Para Inês Henriques, é óbvia a resposta à pergunta sobre onde os paralímpicos vão buscar força para chegar ao sucesso. «Eles têm uma grande vontade de fazer e encontraram pessoas que os ajudaram nesse caminho – treinadores que perceberam o potencial deles para ganhar essas medalhas. Eles próprios não impõem limites.»


Leia também: «Vidas de sofrimento depois dos Jogos»


OLÍMPICOS E PARALÍMPICOS

Nos Jogos Paralímpicos do Rio de Janeiro, Portugal conta com uma comitiva de 37 atletas, mais sete do que em Londres 2012. O número de modalidades representadas Também subiu de cinco para sete.
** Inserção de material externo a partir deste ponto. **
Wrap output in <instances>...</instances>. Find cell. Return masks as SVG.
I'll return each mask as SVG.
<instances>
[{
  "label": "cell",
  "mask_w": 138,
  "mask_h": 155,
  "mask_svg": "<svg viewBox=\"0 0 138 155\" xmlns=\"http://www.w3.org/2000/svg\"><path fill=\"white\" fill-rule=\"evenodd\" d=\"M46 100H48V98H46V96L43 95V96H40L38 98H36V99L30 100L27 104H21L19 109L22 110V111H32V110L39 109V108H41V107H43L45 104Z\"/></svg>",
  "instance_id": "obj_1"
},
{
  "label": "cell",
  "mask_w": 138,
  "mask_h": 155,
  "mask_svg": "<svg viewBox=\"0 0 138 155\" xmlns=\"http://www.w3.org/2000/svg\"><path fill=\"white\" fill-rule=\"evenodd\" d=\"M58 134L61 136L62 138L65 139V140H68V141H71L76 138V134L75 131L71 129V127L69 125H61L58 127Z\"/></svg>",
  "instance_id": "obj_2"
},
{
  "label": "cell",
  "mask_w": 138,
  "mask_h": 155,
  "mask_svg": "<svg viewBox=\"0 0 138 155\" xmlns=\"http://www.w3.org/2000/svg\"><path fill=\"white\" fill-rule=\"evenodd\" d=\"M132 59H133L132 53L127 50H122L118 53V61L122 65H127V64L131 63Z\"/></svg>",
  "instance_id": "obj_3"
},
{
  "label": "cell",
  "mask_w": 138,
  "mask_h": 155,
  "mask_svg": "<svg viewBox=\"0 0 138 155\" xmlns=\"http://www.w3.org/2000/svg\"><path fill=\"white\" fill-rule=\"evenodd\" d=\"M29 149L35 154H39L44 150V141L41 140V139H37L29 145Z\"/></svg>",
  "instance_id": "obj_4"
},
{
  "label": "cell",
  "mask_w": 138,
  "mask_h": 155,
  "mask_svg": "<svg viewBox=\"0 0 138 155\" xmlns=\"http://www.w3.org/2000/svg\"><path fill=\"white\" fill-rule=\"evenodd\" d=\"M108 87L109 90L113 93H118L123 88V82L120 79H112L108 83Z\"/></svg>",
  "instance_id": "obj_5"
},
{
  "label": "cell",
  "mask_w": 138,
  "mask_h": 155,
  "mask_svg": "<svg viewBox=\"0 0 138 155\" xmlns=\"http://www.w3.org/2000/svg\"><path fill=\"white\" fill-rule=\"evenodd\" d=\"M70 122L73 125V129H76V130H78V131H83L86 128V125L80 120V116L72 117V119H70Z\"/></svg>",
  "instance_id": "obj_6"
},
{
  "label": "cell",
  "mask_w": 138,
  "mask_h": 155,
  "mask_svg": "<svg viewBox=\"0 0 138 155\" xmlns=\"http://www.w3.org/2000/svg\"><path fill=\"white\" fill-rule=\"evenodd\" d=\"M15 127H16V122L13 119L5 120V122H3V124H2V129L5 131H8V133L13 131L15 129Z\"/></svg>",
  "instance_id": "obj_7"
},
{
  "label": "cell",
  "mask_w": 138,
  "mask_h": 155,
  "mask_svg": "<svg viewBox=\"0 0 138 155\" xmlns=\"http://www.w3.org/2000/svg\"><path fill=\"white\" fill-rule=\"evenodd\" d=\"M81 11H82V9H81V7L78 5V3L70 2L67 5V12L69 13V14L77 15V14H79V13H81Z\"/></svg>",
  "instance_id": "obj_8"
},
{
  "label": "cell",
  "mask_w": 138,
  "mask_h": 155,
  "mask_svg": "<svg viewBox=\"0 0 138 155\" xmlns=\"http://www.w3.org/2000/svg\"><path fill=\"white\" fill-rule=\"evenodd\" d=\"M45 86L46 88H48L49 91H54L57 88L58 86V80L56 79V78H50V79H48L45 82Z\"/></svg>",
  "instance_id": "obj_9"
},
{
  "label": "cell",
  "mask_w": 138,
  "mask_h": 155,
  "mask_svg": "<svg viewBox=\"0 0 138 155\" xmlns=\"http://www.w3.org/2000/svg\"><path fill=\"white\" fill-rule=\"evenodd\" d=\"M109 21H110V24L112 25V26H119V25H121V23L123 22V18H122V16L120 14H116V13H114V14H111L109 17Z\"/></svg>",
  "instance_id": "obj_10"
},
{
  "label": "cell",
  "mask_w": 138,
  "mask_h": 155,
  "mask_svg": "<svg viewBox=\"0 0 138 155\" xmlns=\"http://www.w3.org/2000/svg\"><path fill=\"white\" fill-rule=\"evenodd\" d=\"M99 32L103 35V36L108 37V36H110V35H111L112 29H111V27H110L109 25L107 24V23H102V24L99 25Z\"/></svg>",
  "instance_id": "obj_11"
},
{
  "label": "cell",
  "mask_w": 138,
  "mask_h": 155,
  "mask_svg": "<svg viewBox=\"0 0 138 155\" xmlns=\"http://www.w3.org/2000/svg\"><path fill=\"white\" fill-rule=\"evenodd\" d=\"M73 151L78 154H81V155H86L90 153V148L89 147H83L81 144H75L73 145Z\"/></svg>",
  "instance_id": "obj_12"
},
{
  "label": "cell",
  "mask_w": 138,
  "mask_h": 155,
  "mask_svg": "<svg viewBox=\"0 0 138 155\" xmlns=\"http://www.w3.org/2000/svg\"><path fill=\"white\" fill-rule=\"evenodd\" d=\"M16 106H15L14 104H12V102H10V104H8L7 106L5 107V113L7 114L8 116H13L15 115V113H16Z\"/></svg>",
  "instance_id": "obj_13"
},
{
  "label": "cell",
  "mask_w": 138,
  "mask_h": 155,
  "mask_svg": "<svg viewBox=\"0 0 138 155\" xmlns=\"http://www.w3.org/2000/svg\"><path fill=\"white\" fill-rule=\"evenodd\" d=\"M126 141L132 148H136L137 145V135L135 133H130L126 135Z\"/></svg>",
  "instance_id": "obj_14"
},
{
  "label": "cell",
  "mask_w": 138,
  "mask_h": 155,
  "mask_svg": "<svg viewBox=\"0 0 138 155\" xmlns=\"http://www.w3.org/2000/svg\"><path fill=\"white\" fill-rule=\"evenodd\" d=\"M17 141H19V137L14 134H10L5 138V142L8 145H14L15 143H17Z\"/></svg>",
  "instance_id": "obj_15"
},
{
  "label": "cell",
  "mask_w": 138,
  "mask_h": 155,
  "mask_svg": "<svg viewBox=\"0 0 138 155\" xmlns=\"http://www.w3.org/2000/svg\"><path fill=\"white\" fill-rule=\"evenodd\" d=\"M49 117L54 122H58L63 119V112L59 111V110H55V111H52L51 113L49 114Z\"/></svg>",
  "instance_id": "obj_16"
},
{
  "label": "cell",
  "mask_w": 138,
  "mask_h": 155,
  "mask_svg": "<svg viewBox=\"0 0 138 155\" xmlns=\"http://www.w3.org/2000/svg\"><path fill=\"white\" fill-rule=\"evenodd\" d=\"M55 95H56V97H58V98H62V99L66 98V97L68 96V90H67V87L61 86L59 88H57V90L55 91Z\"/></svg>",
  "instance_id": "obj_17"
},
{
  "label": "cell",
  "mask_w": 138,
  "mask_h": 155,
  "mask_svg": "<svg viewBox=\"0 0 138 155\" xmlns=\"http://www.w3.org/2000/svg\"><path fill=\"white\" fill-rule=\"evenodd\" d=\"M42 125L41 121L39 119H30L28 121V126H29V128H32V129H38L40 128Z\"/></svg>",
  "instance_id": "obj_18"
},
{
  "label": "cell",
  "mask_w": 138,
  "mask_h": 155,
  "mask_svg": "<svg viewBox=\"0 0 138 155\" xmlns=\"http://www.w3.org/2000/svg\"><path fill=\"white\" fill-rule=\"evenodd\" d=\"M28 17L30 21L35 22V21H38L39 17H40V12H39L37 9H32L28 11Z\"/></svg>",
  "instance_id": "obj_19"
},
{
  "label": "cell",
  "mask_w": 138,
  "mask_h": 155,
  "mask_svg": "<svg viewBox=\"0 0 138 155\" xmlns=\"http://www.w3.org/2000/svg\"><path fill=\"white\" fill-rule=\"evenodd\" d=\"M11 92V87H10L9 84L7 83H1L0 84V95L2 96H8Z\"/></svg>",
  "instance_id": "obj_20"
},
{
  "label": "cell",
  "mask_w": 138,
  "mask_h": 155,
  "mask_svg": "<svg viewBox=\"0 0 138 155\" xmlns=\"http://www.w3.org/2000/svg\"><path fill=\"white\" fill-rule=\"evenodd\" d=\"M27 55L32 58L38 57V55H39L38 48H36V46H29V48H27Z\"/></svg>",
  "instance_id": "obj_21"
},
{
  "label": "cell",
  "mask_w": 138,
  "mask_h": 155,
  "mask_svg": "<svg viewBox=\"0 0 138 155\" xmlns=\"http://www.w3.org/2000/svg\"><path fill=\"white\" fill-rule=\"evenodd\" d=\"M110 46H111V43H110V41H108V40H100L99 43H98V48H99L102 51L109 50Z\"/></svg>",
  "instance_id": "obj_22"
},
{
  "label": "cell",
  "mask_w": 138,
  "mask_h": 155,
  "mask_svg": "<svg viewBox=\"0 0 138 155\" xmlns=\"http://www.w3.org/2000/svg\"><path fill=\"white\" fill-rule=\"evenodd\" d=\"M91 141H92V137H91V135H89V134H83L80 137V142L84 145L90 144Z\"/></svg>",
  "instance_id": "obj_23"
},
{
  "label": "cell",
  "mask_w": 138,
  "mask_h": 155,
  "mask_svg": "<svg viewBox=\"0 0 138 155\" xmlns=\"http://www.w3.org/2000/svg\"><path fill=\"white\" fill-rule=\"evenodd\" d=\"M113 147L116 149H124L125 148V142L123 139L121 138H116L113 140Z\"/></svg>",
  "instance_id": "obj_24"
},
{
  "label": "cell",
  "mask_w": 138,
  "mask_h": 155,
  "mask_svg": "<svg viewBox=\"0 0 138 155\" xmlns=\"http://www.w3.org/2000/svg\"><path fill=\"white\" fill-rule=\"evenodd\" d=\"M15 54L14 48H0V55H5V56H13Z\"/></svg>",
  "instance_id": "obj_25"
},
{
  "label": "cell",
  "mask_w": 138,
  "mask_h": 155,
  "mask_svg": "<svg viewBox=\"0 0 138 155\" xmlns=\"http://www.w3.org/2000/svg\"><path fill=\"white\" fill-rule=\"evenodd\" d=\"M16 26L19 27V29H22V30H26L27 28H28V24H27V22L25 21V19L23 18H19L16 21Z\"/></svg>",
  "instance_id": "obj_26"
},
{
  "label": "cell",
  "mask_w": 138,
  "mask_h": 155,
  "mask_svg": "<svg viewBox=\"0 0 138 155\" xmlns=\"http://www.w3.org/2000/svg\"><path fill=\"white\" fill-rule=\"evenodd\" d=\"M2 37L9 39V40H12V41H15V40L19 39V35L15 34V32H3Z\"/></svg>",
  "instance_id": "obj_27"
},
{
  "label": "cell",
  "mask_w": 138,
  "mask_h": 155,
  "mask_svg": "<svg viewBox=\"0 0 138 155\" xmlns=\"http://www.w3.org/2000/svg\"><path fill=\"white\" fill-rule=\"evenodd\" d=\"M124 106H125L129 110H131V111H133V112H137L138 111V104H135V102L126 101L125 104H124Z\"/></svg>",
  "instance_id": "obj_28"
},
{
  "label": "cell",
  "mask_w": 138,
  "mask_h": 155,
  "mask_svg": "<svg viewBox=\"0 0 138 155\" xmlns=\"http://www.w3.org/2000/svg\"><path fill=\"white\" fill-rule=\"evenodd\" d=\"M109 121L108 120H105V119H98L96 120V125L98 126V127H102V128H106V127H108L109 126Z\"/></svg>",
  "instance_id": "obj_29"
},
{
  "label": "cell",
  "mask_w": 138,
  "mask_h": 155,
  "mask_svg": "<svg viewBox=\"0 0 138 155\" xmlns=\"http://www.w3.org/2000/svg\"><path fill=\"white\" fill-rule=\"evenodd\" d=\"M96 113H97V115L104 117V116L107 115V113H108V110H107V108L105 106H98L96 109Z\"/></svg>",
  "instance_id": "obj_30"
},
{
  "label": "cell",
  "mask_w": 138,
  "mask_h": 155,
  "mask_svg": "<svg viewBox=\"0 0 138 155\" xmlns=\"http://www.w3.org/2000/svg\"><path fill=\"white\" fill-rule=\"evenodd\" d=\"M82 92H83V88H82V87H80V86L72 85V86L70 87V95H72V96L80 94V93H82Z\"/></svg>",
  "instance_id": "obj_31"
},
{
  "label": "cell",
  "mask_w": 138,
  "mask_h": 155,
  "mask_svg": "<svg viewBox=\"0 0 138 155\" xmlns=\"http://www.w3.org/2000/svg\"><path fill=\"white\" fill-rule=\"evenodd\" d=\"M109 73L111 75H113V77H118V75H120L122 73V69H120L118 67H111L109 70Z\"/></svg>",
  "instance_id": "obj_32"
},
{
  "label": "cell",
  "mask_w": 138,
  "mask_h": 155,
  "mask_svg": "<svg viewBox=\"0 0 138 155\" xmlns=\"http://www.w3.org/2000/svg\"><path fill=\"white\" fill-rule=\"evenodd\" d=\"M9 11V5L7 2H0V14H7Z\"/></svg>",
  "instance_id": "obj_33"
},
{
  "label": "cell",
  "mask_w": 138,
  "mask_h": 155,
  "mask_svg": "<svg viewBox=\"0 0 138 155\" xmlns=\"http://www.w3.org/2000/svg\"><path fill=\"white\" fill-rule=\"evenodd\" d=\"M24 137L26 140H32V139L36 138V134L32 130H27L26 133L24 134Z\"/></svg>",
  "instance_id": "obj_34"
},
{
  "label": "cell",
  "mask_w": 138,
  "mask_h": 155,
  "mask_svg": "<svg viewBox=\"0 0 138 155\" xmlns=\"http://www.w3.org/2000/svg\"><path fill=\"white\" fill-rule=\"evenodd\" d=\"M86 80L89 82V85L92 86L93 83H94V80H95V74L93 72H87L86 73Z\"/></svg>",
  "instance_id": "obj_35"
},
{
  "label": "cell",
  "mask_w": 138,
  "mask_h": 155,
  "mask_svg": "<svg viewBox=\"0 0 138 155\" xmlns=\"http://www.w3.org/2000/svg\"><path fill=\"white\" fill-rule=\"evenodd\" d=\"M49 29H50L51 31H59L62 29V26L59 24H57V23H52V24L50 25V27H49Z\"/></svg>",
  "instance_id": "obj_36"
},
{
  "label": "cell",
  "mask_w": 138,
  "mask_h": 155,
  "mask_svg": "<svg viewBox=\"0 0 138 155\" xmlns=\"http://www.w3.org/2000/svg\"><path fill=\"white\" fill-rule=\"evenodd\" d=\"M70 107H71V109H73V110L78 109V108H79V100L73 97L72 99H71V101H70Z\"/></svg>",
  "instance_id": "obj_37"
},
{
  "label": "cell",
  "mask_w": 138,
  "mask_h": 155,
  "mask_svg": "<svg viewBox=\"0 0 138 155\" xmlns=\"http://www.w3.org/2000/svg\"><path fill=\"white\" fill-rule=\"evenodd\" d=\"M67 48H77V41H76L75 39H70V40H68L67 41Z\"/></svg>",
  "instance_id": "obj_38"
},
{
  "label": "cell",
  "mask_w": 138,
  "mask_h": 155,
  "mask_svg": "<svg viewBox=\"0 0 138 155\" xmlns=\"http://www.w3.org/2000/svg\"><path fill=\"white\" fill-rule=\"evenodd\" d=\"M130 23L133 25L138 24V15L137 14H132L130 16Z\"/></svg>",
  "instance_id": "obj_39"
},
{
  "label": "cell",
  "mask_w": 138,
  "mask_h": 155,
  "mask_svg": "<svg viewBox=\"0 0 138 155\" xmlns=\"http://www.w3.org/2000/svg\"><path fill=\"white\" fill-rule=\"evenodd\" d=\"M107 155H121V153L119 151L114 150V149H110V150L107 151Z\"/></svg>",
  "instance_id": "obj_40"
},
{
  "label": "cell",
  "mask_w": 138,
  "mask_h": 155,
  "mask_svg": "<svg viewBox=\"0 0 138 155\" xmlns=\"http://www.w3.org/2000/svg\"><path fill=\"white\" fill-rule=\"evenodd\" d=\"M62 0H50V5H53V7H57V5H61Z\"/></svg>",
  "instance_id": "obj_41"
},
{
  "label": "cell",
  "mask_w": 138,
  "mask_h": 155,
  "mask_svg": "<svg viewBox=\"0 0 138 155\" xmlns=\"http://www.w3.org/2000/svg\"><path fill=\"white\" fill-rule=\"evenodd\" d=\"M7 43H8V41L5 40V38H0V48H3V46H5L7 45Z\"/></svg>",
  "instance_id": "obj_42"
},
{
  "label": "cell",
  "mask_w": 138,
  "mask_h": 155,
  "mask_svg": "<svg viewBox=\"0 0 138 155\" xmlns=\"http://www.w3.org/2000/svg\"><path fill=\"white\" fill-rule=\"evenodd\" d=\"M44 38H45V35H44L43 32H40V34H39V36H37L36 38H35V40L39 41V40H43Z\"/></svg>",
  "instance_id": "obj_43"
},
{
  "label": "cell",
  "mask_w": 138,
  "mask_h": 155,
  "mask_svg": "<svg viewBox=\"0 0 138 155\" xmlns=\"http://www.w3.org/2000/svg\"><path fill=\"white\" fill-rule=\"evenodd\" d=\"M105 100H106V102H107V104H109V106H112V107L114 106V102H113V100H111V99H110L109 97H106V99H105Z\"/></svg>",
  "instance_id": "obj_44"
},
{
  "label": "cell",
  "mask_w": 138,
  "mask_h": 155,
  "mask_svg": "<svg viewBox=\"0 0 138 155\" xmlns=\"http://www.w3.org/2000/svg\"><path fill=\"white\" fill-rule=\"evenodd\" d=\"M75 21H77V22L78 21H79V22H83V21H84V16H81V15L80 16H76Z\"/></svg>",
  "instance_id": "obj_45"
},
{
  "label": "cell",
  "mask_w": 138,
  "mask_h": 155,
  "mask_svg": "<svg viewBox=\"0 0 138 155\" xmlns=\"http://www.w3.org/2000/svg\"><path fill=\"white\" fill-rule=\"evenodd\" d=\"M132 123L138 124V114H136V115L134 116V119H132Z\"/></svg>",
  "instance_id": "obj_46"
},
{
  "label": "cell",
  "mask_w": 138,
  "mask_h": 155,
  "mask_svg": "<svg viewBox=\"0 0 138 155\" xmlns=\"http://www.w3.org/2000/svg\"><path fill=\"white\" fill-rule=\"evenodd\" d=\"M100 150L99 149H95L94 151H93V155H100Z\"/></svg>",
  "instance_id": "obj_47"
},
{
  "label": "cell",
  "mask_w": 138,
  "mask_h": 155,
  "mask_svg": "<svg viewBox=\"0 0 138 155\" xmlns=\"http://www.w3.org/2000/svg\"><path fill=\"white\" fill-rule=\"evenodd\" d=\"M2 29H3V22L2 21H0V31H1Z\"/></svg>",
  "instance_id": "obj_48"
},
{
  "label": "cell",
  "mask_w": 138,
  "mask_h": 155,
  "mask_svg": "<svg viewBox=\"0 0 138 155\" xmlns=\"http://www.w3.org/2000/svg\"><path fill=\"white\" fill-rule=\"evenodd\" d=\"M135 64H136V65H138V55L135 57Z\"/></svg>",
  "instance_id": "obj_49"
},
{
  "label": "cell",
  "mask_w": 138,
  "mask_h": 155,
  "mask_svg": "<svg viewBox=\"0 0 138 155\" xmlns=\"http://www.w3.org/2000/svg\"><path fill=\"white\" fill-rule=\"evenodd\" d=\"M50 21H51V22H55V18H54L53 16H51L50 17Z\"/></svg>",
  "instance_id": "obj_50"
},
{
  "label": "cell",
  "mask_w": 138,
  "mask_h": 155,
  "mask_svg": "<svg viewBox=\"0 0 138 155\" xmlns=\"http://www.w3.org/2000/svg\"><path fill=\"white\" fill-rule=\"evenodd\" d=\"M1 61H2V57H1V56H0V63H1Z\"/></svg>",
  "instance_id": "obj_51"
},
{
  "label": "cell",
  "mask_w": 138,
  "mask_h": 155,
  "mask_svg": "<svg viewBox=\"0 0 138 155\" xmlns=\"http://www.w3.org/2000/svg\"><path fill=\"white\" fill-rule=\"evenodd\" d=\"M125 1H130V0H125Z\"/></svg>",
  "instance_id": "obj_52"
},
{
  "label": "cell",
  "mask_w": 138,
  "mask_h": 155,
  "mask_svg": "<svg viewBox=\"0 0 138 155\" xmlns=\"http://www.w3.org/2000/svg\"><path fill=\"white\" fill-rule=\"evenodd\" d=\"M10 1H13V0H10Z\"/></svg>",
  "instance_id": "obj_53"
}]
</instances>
Ao atletismo, boccia, natação, ciclismo e equitação juntou-se neste ano o judo e o tiro. Todos os atletas olímpicos e paralímpicos portugueses têm direito a uma bolsa mensal para cobrir as despesas de preparação, que varia consoante o seu nível (atribuído de acordo com os critérios de integração no Programa de Preparação Olímpica). Se estiver no nível 1 recebe 1375 euros, no nível 2 recebe 1100 euros e no nível 3 recebe 900. Mas estes valores são apenas para os atletas olímpicos. Os paralímpicos recebem menos: 518 euros no nível 1, 386 euros no nível 2 e 225 euros no nível 3. Em caso de conquista de medalhas, o valor dos prémios para os atletas paralímpicos também é inferior. Um atleta olímpico tem direito a 40 mil euros por uma medalha de ouro, 25 mil pela de prata e 17,5 mil pelo bronze. Segundo a portaria 103/2014 publicada em Diário da República, os atletas paralímpicos apenas podem aspirar a prémios monetários de 20 mil euros, 12,5 mil e 7,5 mil, respetivamente.